In the rest of this section, we present all the mechanisms involved in detail.

Job Generation: The workload generator produces synthetic workloads according to an experiment definition. The system model is chosen among those produced by the workload model engine (Sect. 3.1). Also, the random generator is initialized with the experiment definition’s seed. The system model selected in the definition is combined with a random number generator to produce synthetic batch jobs.
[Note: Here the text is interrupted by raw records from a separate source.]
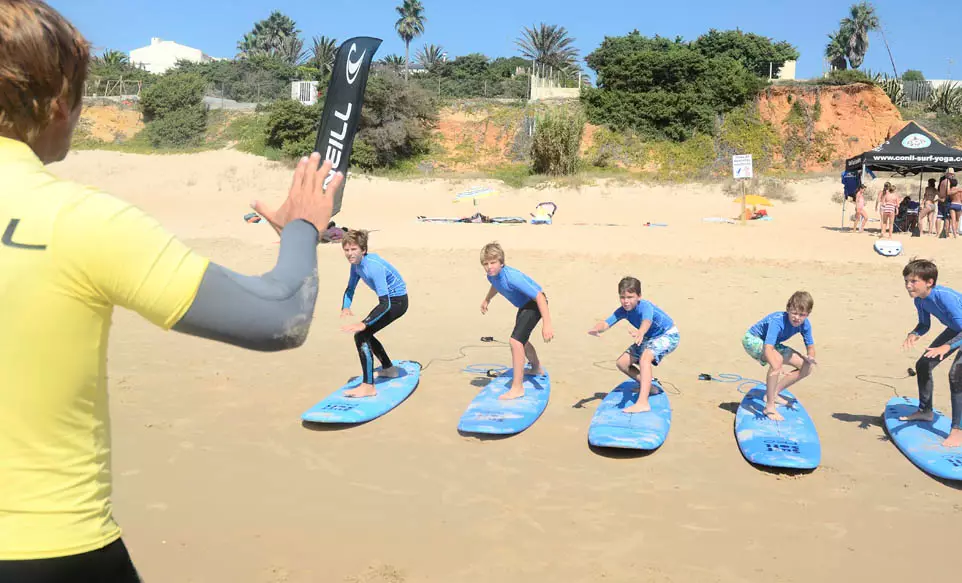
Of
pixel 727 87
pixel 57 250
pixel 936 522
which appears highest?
pixel 727 87

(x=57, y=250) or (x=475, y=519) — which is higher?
(x=57, y=250)

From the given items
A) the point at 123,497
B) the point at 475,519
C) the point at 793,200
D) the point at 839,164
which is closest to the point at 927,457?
the point at 475,519

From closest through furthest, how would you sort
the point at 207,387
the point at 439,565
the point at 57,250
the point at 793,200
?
the point at 57,250, the point at 439,565, the point at 207,387, the point at 793,200

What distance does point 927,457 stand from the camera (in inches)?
241

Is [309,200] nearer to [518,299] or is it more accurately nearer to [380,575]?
[380,575]

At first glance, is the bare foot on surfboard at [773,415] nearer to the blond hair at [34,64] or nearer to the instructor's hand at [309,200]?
the instructor's hand at [309,200]

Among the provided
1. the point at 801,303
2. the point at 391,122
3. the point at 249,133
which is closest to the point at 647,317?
the point at 801,303

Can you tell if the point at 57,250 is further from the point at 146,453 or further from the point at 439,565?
the point at 146,453

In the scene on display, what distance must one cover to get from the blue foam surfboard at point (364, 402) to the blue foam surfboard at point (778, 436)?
318 centimetres

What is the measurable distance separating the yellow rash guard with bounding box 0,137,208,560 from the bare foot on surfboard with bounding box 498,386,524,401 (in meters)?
6.22

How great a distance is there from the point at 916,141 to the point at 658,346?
591 inches

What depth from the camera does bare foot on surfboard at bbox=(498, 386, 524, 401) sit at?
7.56 metres

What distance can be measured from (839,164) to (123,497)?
1379 inches

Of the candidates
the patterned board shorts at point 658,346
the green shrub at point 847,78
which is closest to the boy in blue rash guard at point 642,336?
the patterned board shorts at point 658,346
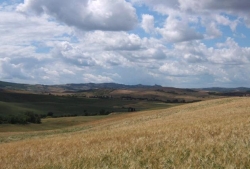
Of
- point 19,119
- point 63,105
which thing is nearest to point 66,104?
point 63,105

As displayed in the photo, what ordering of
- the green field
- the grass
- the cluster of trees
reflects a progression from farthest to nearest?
the grass → the green field → the cluster of trees

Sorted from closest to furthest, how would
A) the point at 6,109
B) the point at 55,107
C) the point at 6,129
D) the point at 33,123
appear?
the point at 6,129 < the point at 33,123 < the point at 6,109 < the point at 55,107

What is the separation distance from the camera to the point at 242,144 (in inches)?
334

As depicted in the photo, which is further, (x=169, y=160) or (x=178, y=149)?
(x=178, y=149)

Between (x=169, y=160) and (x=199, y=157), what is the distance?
0.64 m

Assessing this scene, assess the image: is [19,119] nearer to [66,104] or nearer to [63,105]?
[63,105]

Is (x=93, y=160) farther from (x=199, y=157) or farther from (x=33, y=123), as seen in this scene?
(x=33, y=123)

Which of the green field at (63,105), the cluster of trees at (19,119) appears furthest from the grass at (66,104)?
the cluster of trees at (19,119)

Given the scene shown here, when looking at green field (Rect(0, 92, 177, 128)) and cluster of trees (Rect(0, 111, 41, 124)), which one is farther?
green field (Rect(0, 92, 177, 128))

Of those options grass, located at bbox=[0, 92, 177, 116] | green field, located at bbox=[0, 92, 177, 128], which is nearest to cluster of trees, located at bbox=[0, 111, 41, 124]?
green field, located at bbox=[0, 92, 177, 128]

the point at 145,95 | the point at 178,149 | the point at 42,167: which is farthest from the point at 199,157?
the point at 145,95

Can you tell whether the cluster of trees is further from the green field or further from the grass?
the grass

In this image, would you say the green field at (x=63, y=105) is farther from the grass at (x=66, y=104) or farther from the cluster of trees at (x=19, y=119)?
the cluster of trees at (x=19, y=119)

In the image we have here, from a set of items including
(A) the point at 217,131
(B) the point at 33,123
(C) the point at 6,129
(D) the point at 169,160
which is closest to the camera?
(D) the point at 169,160
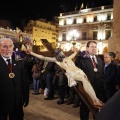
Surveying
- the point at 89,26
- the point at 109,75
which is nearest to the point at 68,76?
the point at 109,75

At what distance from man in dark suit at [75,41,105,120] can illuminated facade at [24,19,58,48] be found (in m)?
52.7

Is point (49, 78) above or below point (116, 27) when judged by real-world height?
below

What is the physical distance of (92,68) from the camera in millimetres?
4148

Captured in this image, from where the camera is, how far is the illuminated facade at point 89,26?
1800 inches

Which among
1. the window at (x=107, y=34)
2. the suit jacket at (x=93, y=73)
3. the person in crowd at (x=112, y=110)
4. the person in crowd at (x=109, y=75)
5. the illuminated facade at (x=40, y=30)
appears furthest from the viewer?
the illuminated facade at (x=40, y=30)

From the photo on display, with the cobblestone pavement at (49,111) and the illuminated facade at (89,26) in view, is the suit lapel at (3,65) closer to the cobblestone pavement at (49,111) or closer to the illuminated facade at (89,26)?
the cobblestone pavement at (49,111)

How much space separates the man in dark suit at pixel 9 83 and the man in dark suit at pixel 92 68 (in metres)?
1.34

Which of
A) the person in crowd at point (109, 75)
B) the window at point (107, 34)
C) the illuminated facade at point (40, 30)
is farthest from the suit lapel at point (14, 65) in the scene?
the illuminated facade at point (40, 30)

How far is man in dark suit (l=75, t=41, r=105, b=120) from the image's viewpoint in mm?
4137

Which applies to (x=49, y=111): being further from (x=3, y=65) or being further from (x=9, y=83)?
(x=3, y=65)

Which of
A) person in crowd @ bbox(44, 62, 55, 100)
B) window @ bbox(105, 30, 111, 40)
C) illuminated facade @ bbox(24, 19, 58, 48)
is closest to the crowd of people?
person in crowd @ bbox(44, 62, 55, 100)

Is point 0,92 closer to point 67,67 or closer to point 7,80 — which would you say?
point 7,80

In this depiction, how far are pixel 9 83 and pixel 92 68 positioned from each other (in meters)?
1.75

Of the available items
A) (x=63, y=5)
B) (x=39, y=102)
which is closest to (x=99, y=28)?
(x=63, y=5)
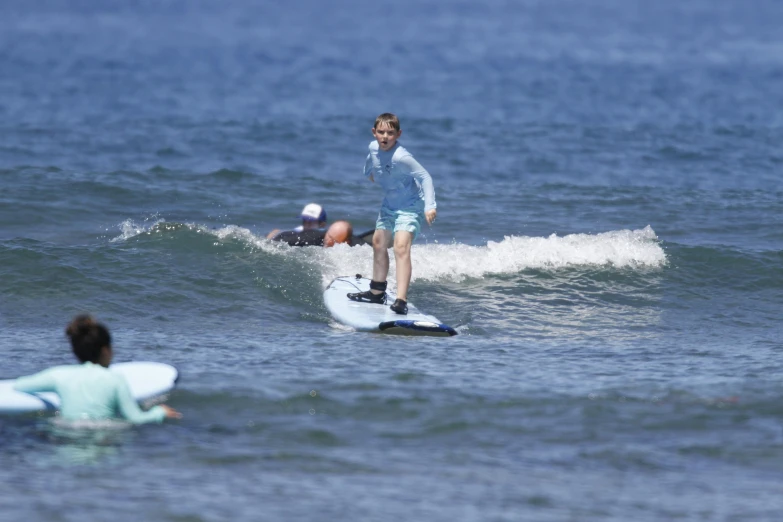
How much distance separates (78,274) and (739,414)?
23.1 ft

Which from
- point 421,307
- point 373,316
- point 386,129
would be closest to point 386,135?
point 386,129

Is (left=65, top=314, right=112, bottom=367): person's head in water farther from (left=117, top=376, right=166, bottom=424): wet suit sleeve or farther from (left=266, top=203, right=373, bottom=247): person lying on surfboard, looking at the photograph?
(left=266, top=203, right=373, bottom=247): person lying on surfboard

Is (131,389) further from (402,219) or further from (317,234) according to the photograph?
(317,234)

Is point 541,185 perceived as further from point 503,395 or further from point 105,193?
point 503,395

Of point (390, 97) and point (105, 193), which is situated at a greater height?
point (390, 97)

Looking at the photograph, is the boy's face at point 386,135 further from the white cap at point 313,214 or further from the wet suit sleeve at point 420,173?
the white cap at point 313,214

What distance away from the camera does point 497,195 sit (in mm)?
17719

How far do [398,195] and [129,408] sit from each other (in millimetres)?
4039

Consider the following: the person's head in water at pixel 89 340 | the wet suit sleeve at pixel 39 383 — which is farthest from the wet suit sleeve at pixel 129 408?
the wet suit sleeve at pixel 39 383

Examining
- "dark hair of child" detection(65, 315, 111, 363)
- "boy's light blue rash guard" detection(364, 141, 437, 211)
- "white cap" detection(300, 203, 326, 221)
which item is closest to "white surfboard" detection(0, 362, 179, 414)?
"dark hair of child" detection(65, 315, 111, 363)

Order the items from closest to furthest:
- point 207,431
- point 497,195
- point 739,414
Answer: point 207,431, point 739,414, point 497,195

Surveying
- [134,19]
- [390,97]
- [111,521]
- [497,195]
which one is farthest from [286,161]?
[134,19]

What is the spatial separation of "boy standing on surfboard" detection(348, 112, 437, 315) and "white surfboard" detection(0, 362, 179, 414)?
2.96 meters

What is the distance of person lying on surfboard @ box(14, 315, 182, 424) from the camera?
20.7 feet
Finally, the workload generator also supports the inclusion of workflows according to the experiment definition (Sect. 3.2).

The workload generator fidelity is evaluated by modeling NERSC’s Edison and comparing one year of synthetic workload with the system jobs in 2015. The characteristics of both workloads are presented in Fig. 7, where the histogram and Cumulative distribution functions (CDFs) for inter arrival time, wall clock limit and allocated number of cores are almost identical. For runtime, there are small differences in the histogram that barely impact the CDF.

Fig. 7.
figure 7

Job characteristics in a year of Edison’s real workload (darker) vs. a year of synthetic workload (lighter). Distributions are similar.

Fig. 8.
figure 8

No Job pressure mechanism, No Fill: Low utilization due not enough work.

Fig. 9.
figure 9

Job pressure 1.0, No Fill: Low utilization due to no initial filling jobs.

Fig. 10.
figure 10

Job pressure 1.0, Fill with large jobs: initial falling spikes.

Fig. 11.
figure 11

Job pressure 1.0, Fill with small jobs: Good utilization, more stable start.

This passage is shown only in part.